Utilities and other transmission developers brought 55 miles of high-voltage transmission lines into service in 2023, according to a report released Tuesday by Grid Strategies.
Through May this year, one project — the 125-mile, 500-kV Delaney-to-Colorado line between Arizona and California — has started operating, Grid Strategies said, citing the Federal Energy Regulatory Commission.
High-voltage transmission construction — 345-kV or greater — has fallen since the early 2010s when about 1,700 miles was added each year on average, according to the report. High-voltage additions fell to 925 miles on average from 2015 to 2019, and 350 miles a year from 2020 to 2023, Grid Strategies said.
Despite the decline in building high-voltage power lines, utility spending on transmission infrastructure increased to more than $25 billion last year, up from about $20 billion in 2013, according to the consulting firm.
More than 90% of the spending is on lower voltage, reliability-driven transmission projects that are often built outside of regional transmission planning processes without consideration for broader benefits that transmission can provide, according to the report.
“Multi-value projects would maximize benefits to ratepayers while also helping achieve state policy goals or unlocking other economic benefits such as lower cost generation,” Grid Strategies said.
The Edison Electric Institute, a trade group representing investor-owned utilities, expects its members will spend about $30 billion a year on transmission over three years starting this year, Grid Strategies said in the report, which was drafted with support from Americans for a Clean Energy Grid.
A transmission buildout in the 2010s shows that comprehensive transmission planning can facilitate new power lines that increase net-benefits to ratepayers compared to “reactive, siloed, ‘local’ planning processes that focus almost solely on ‘just-in-time’ piecemeal additions,” Grid Strategies said.
The Midcontinent Independent System Operator’s Long Range Transmission Planning Tranche 1 Portfolio approved in July 2022 is an example of effective transmission planning, according to the report.
The $10.3 billion portfolio includes 18 transmission projects, totaling more than 2,000 miles, that MISO expects will produce $23.2 billion to $52.2 billion in net benefits over the next 20 to 40 years, Grid Strategies said.

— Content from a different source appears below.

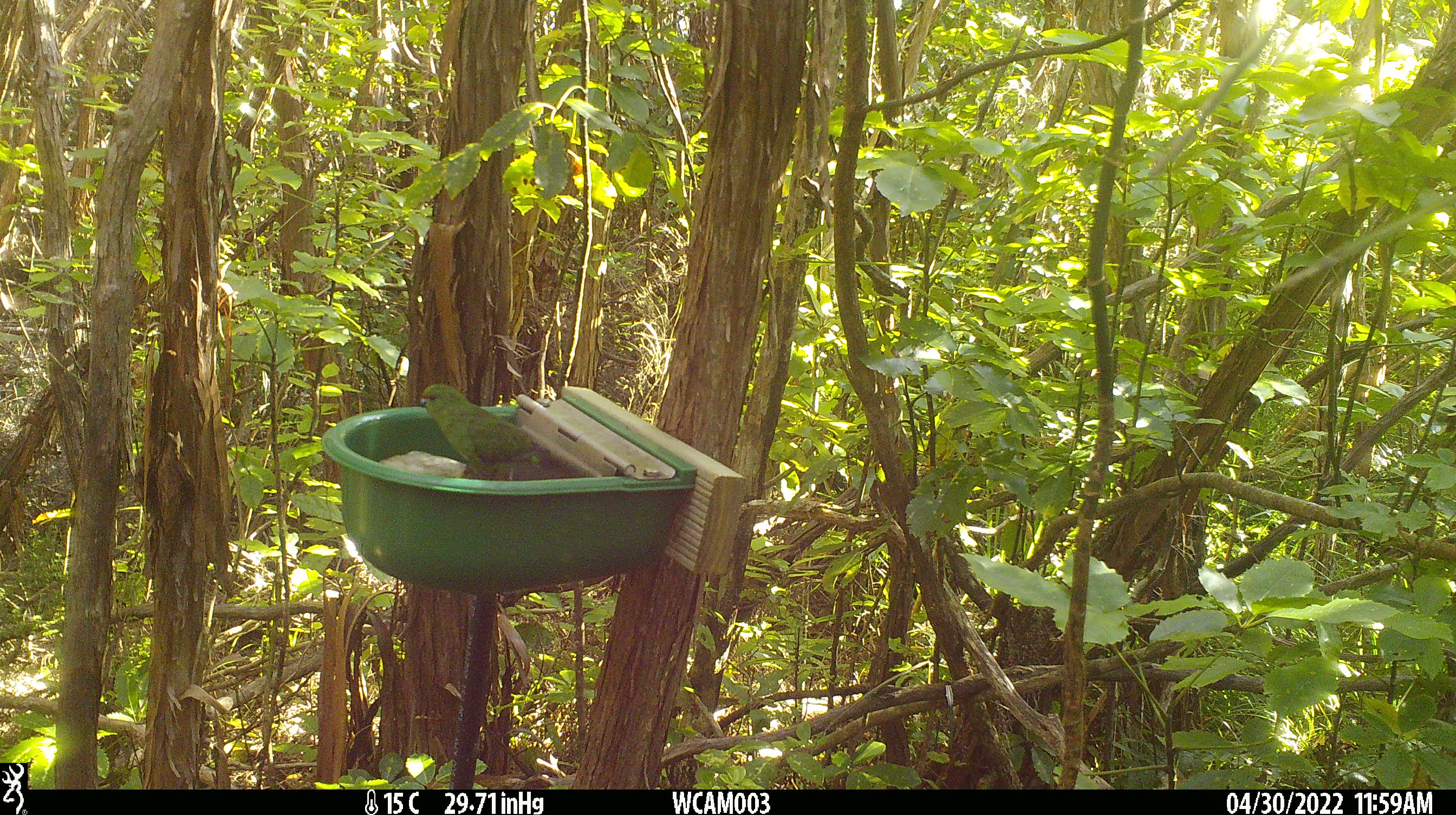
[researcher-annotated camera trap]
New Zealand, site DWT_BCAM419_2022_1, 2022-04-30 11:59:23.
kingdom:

“We know how to build large scale transmission because we built a lot a decade ago,” Rob Gramlich, Grid Strategies president and one of the report’s authors, said in a statement. “Policy changes to address planning, permitting, and paying would get transmission back on track.”
Some transmission projects, such as TransWest Express and SunZia, are advancing in the West, the report noted. Also, projects being developed by LS Power, NV Energy, PacifiCorp and others are ready to go or moving ahead, according to the report.

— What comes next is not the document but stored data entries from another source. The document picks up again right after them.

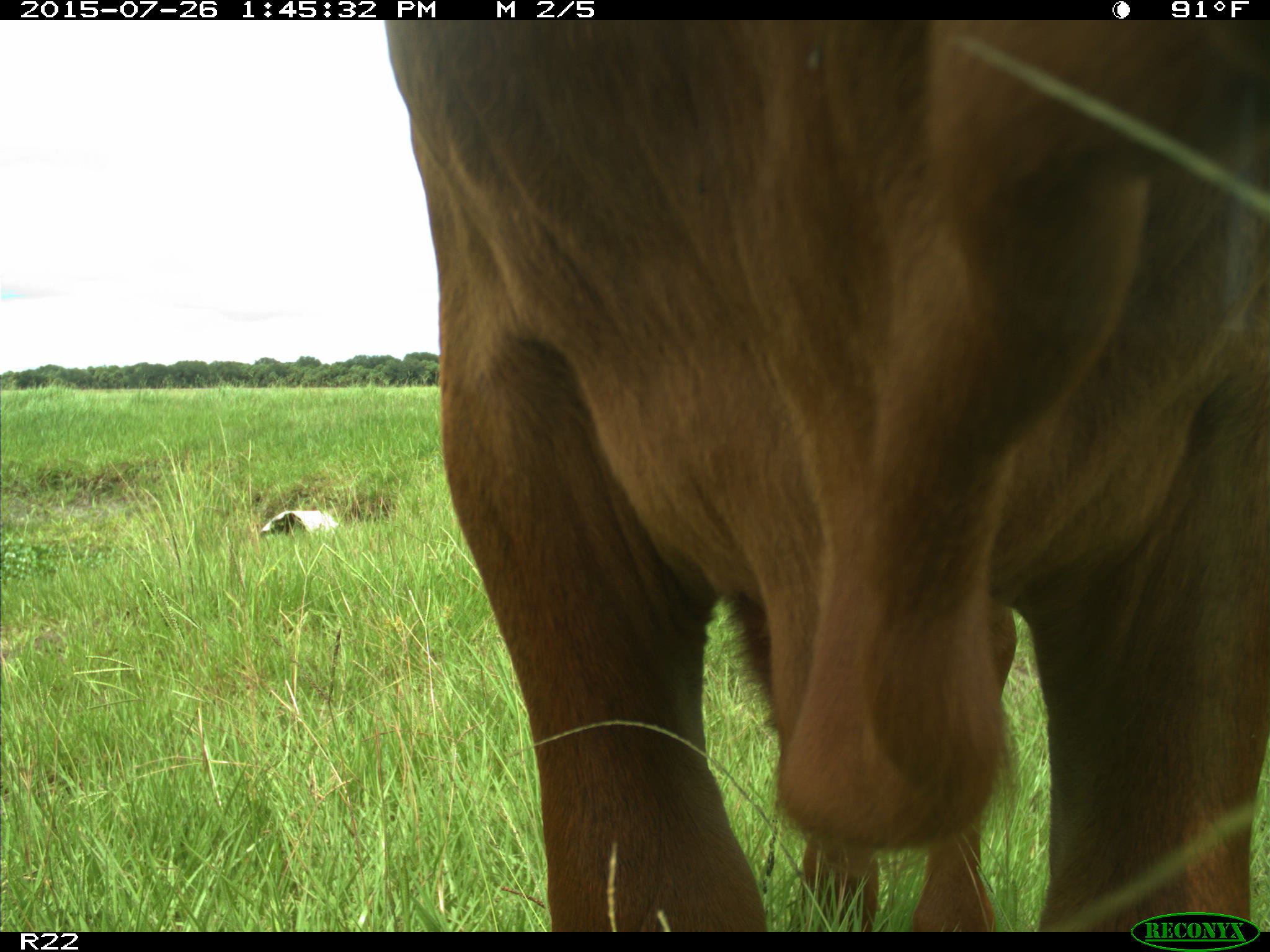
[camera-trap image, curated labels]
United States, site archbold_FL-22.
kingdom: Animalia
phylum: Chordata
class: Mammalia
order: Artiodactyla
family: Bovidae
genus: Bos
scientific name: Bos taurus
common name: domestic cow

“A coordinated, proactive and multi-value planning process, such as what is being undertaken through the WestTEC process, could streamline development and provide significant value across the West,” Grid Strategies said.

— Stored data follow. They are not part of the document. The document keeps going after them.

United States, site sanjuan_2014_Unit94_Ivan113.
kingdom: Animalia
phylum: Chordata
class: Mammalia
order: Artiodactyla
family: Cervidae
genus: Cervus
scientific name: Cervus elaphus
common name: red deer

Action at the Federal Energy Regulatory Commission, the U.S. Department of Energy and in Congress is supporting transmission development, but more private investment is needed, according to the consulting firm.
“Both policymakers and regulators must capitalize on FERC’s issuance of Order No. 1920 to ensure the momentum brought about by federal action truly changes the incentives for transmission investment and helps spur a massive investment in the construction of new high-voltage transmission lines to ensure a reliable and affordable transition to a cleaner grid,” Grid Strategies said.
Meanwhile, the Senate Energy and Natural Resources Committee is set to vote on a permitting reform bill on Wednesday. Among other things, the bill would bolster FERC’s authority to approve transmission lines and require interregional transmission planning.